** begin Records to process **

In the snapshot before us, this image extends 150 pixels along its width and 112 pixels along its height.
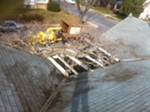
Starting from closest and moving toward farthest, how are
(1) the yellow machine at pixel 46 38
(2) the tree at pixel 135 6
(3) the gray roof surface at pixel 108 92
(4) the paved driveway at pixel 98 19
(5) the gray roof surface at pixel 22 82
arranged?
1. (5) the gray roof surface at pixel 22 82
2. (3) the gray roof surface at pixel 108 92
3. (1) the yellow machine at pixel 46 38
4. (4) the paved driveway at pixel 98 19
5. (2) the tree at pixel 135 6

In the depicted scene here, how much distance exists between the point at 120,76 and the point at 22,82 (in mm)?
5550

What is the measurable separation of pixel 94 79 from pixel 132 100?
3365 millimetres

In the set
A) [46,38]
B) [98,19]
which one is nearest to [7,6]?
[46,38]

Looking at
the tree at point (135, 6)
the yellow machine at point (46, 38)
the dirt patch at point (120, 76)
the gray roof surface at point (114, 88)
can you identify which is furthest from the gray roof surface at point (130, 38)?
the tree at point (135, 6)

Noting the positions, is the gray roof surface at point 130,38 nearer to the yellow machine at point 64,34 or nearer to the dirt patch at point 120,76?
the yellow machine at point 64,34

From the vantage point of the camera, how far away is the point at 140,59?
46.4 ft

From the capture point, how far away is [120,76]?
10.6 metres

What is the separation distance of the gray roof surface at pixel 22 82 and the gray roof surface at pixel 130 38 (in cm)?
661

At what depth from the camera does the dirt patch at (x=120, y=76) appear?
404 inches

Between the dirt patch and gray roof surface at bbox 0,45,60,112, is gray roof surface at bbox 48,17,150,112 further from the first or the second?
gray roof surface at bbox 0,45,60,112

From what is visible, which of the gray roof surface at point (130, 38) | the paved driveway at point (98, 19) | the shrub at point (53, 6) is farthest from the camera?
the shrub at point (53, 6)

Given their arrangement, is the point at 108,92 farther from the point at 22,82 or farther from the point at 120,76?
the point at 22,82

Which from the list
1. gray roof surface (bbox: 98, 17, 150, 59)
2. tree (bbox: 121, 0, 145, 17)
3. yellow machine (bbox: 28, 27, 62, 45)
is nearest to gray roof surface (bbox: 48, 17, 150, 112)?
gray roof surface (bbox: 98, 17, 150, 59)

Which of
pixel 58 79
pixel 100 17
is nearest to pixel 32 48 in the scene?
pixel 58 79
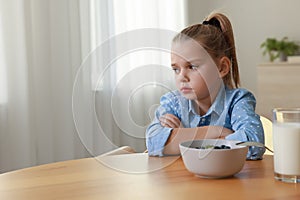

** end Records to process **

## [Given problem]
Please pull out every line above that contains the word "away". Match case exactly.

## [Solution to the problem]
From the vantage point of the camera, how far away is the point at 140,59?
From the capture point, how far away is [120,76]?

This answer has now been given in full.